I think everyone should do this at least once in their life. You really get to see the country, utterly unlike flying over it. One thing, though; try to get off the interstates as much as is practical. Interstateland
is pretty much all the same, same gas stations, same motels, same restaurants. Interstate travel will get you there quicker but at great cost if the trip is the purpose.
I just finished up a good drive. Philadelphia to the eastern tip of Maine, to the most distant point from there, in northern California - coast to coast the longest way. About 4500 miles as I drove it, in nine days. Can't really say that I enjoyed the Interstate portions, but I've now driven I-80 from New York to San Francisco and I-95 from Bangor to Miami and I-5 from Mexico to Canada.
Sleeping in the car: Haven't done that for a very long time.
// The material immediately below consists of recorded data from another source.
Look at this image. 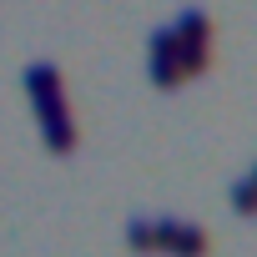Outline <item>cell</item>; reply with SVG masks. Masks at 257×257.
Instances as JSON below:
<instances>
[{"instance_id": "1", "label": "cell", "mask_w": 257, "mask_h": 257, "mask_svg": "<svg viewBox=\"0 0 257 257\" xmlns=\"http://www.w3.org/2000/svg\"><path fill=\"white\" fill-rule=\"evenodd\" d=\"M152 232H157V247H162V252H177V257H207V232L192 227V222L162 217V222H152Z\"/></svg>"}, {"instance_id": "2", "label": "cell", "mask_w": 257, "mask_h": 257, "mask_svg": "<svg viewBox=\"0 0 257 257\" xmlns=\"http://www.w3.org/2000/svg\"><path fill=\"white\" fill-rule=\"evenodd\" d=\"M26 91H31L36 106L61 101V71H56V66H31V71H26Z\"/></svg>"}, {"instance_id": "3", "label": "cell", "mask_w": 257, "mask_h": 257, "mask_svg": "<svg viewBox=\"0 0 257 257\" xmlns=\"http://www.w3.org/2000/svg\"><path fill=\"white\" fill-rule=\"evenodd\" d=\"M126 237H132V247H137V252H152V247H157L152 222H132V227H126Z\"/></svg>"}]
</instances>
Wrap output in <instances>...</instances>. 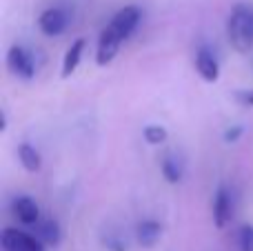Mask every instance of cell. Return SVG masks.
Wrapping results in <instances>:
<instances>
[{
	"label": "cell",
	"mask_w": 253,
	"mask_h": 251,
	"mask_svg": "<svg viewBox=\"0 0 253 251\" xmlns=\"http://www.w3.org/2000/svg\"><path fill=\"white\" fill-rule=\"evenodd\" d=\"M227 38L238 53L253 49V4H236L227 20Z\"/></svg>",
	"instance_id": "obj_1"
},
{
	"label": "cell",
	"mask_w": 253,
	"mask_h": 251,
	"mask_svg": "<svg viewBox=\"0 0 253 251\" xmlns=\"http://www.w3.org/2000/svg\"><path fill=\"white\" fill-rule=\"evenodd\" d=\"M140 18H142L140 7H135V4H126V7H123L114 18H111V22L107 25V29L114 31V34L125 42V40L135 31V27L140 25Z\"/></svg>",
	"instance_id": "obj_2"
},
{
	"label": "cell",
	"mask_w": 253,
	"mask_h": 251,
	"mask_svg": "<svg viewBox=\"0 0 253 251\" xmlns=\"http://www.w3.org/2000/svg\"><path fill=\"white\" fill-rule=\"evenodd\" d=\"M7 67H9V71H11L13 76H18V78H22V80L34 78V74H36L34 56H31L25 47H20V44H13V47L9 49Z\"/></svg>",
	"instance_id": "obj_3"
},
{
	"label": "cell",
	"mask_w": 253,
	"mask_h": 251,
	"mask_svg": "<svg viewBox=\"0 0 253 251\" xmlns=\"http://www.w3.org/2000/svg\"><path fill=\"white\" fill-rule=\"evenodd\" d=\"M0 245H2V251H42L44 247L36 236L27 234V231L11 229V227L2 231Z\"/></svg>",
	"instance_id": "obj_4"
},
{
	"label": "cell",
	"mask_w": 253,
	"mask_h": 251,
	"mask_svg": "<svg viewBox=\"0 0 253 251\" xmlns=\"http://www.w3.org/2000/svg\"><path fill=\"white\" fill-rule=\"evenodd\" d=\"M67 22H69V18H67V13L62 11L60 7H49L44 9L42 13H40L38 18V27L40 31H42L44 36H60L62 31L67 29Z\"/></svg>",
	"instance_id": "obj_5"
},
{
	"label": "cell",
	"mask_w": 253,
	"mask_h": 251,
	"mask_svg": "<svg viewBox=\"0 0 253 251\" xmlns=\"http://www.w3.org/2000/svg\"><path fill=\"white\" fill-rule=\"evenodd\" d=\"M120 44H123V40H120L114 31H109L105 27V29H102V34H100V38H98V51H96V62H98V65H100V67L109 65V62L118 56Z\"/></svg>",
	"instance_id": "obj_6"
},
{
	"label": "cell",
	"mask_w": 253,
	"mask_h": 251,
	"mask_svg": "<svg viewBox=\"0 0 253 251\" xmlns=\"http://www.w3.org/2000/svg\"><path fill=\"white\" fill-rule=\"evenodd\" d=\"M231 218H233V198L227 187H220L213 198V222H215V227L222 229V227L229 225Z\"/></svg>",
	"instance_id": "obj_7"
},
{
	"label": "cell",
	"mask_w": 253,
	"mask_h": 251,
	"mask_svg": "<svg viewBox=\"0 0 253 251\" xmlns=\"http://www.w3.org/2000/svg\"><path fill=\"white\" fill-rule=\"evenodd\" d=\"M11 211H13V216L20 222H25V225H38L40 222V207L29 196H18L11 203Z\"/></svg>",
	"instance_id": "obj_8"
},
{
	"label": "cell",
	"mask_w": 253,
	"mask_h": 251,
	"mask_svg": "<svg viewBox=\"0 0 253 251\" xmlns=\"http://www.w3.org/2000/svg\"><path fill=\"white\" fill-rule=\"evenodd\" d=\"M196 69L207 83H215L220 76V65L215 60V56L209 51L207 47H202L200 51L196 53Z\"/></svg>",
	"instance_id": "obj_9"
},
{
	"label": "cell",
	"mask_w": 253,
	"mask_h": 251,
	"mask_svg": "<svg viewBox=\"0 0 253 251\" xmlns=\"http://www.w3.org/2000/svg\"><path fill=\"white\" fill-rule=\"evenodd\" d=\"M135 238L144 249L156 247L162 238V225L158 220H142L135 229Z\"/></svg>",
	"instance_id": "obj_10"
},
{
	"label": "cell",
	"mask_w": 253,
	"mask_h": 251,
	"mask_svg": "<svg viewBox=\"0 0 253 251\" xmlns=\"http://www.w3.org/2000/svg\"><path fill=\"white\" fill-rule=\"evenodd\" d=\"M36 238L44 245V247H58L60 245V238H62V231H60V225L56 220H42L36 225Z\"/></svg>",
	"instance_id": "obj_11"
},
{
	"label": "cell",
	"mask_w": 253,
	"mask_h": 251,
	"mask_svg": "<svg viewBox=\"0 0 253 251\" xmlns=\"http://www.w3.org/2000/svg\"><path fill=\"white\" fill-rule=\"evenodd\" d=\"M84 47H87V42H84L83 38H78V40L71 42V47L67 49V53H65V60H62V78H69V76L78 69L80 60H83Z\"/></svg>",
	"instance_id": "obj_12"
},
{
	"label": "cell",
	"mask_w": 253,
	"mask_h": 251,
	"mask_svg": "<svg viewBox=\"0 0 253 251\" xmlns=\"http://www.w3.org/2000/svg\"><path fill=\"white\" fill-rule=\"evenodd\" d=\"M160 169H162V176L167 178V182H180L184 176V163L173 154H167L160 163Z\"/></svg>",
	"instance_id": "obj_13"
},
{
	"label": "cell",
	"mask_w": 253,
	"mask_h": 251,
	"mask_svg": "<svg viewBox=\"0 0 253 251\" xmlns=\"http://www.w3.org/2000/svg\"><path fill=\"white\" fill-rule=\"evenodd\" d=\"M18 158H20V165L27 169V171L36 173L42 165V158H40V151L36 147H31L29 142H22L20 149H18Z\"/></svg>",
	"instance_id": "obj_14"
},
{
	"label": "cell",
	"mask_w": 253,
	"mask_h": 251,
	"mask_svg": "<svg viewBox=\"0 0 253 251\" xmlns=\"http://www.w3.org/2000/svg\"><path fill=\"white\" fill-rule=\"evenodd\" d=\"M144 140L149 145H162L167 140V129L162 125H149L144 127Z\"/></svg>",
	"instance_id": "obj_15"
},
{
	"label": "cell",
	"mask_w": 253,
	"mask_h": 251,
	"mask_svg": "<svg viewBox=\"0 0 253 251\" xmlns=\"http://www.w3.org/2000/svg\"><path fill=\"white\" fill-rule=\"evenodd\" d=\"M238 247L240 251H253V225H245L238 231Z\"/></svg>",
	"instance_id": "obj_16"
},
{
	"label": "cell",
	"mask_w": 253,
	"mask_h": 251,
	"mask_svg": "<svg viewBox=\"0 0 253 251\" xmlns=\"http://www.w3.org/2000/svg\"><path fill=\"white\" fill-rule=\"evenodd\" d=\"M105 247L109 251H129L126 240H123L120 236H107V238H105Z\"/></svg>",
	"instance_id": "obj_17"
},
{
	"label": "cell",
	"mask_w": 253,
	"mask_h": 251,
	"mask_svg": "<svg viewBox=\"0 0 253 251\" xmlns=\"http://www.w3.org/2000/svg\"><path fill=\"white\" fill-rule=\"evenodd\" d=\"M242 131H245V129L242 127H231V129H227V131H224V142H238V138L242 136Z\"/></svg>",
	"instance_id": "obj_18"
},
{
	"label": "cell",
	"mask_w": 253,
	"mask_h": 251,
	"mask_svg": "<svg viewBox=\"0 0 253 251\" xmlns=\"http://www.w3.org/2000/svg\"><path fill=\"white\" fill-rule=\"evenodd\" d=\"M236 100L240 102L242 107H253V89H251V91H238L236 93Z\"/></svg>",
	"instance_id": "obj_19"
}]
</instances>
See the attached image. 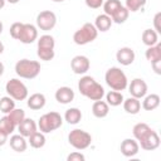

Don't expect to as I am driving a mid-engine two seater now. Once slept in the back of my Buick in (ironically) Goodnight Texas. I don't recommend it. On the drive last month I had my car broken into in Pennsylvania. They didn't get anything but it cost me $260 for a new window and half a day's driving time. I think I'd scrimp on food and feed that money into the hotel cost. There is no substitute for a good shower and stretching out fully horizontal at the end of a long day in a car.
I've gotten into the habit of stopping early in the day. I'll get off the road by five now. Much later than that and the availability of hotel rooms takes a dive. You could wind up paying $200 a night for a suite because it is the last room for three hundred miles. Stay at the places that have a free continental breakfast and you can save yourself one big meal each day. Visit grocery stores and carry an ice chest and you can eliminate the other one.
To sum that up, I think that if you slept in the car and ate three hots in a restaurant each day, you'd spend as much $$ as if you had a decent hotel room with free continental breakfast and ate the rest of your meals on storebought groceries. Use the extra hour or two at the hotel to make up sandwiches etc. for the next day.
If you do sleep in the car, some truckstops along the interstate will have showers.
Another thing I've done (when I was poor) was carry a puptent and a couple of sleeping bags. Campsites were cheaper than hotels and had showers etc. I once saw two women on TV
who'd walked across the country. In fair weather they slept out to save money. Where did two women feel safe sleeping? In cemetaries! They said they were never bothered once.
I'd suggest you see the sights that are representative
of the various parts of this country. In the west you are going to see desert, but the Grand Canyon is absolutely incredible! You could go in from Williams AZ
and then exit to the east toward Page AZ
or up toward Kanab UT so as not to have to backtrack so far. I'd recommend seeing a good redwood grove while in California. I-5 sort of bypasses the Rockies, so I'd recommend one of the other roads across that area. Even I-70 is more scenic there.
I'll leave the eastern time zones to those more familiar than I am. I have done some wonderful sightseeing in Kentucky and North Carolina and New England though - there is just so much to see.
Good luck. Enjoy the drive. Tell us how it was.
Happiness is not seeing another trite Ste. Maarten photo all week long.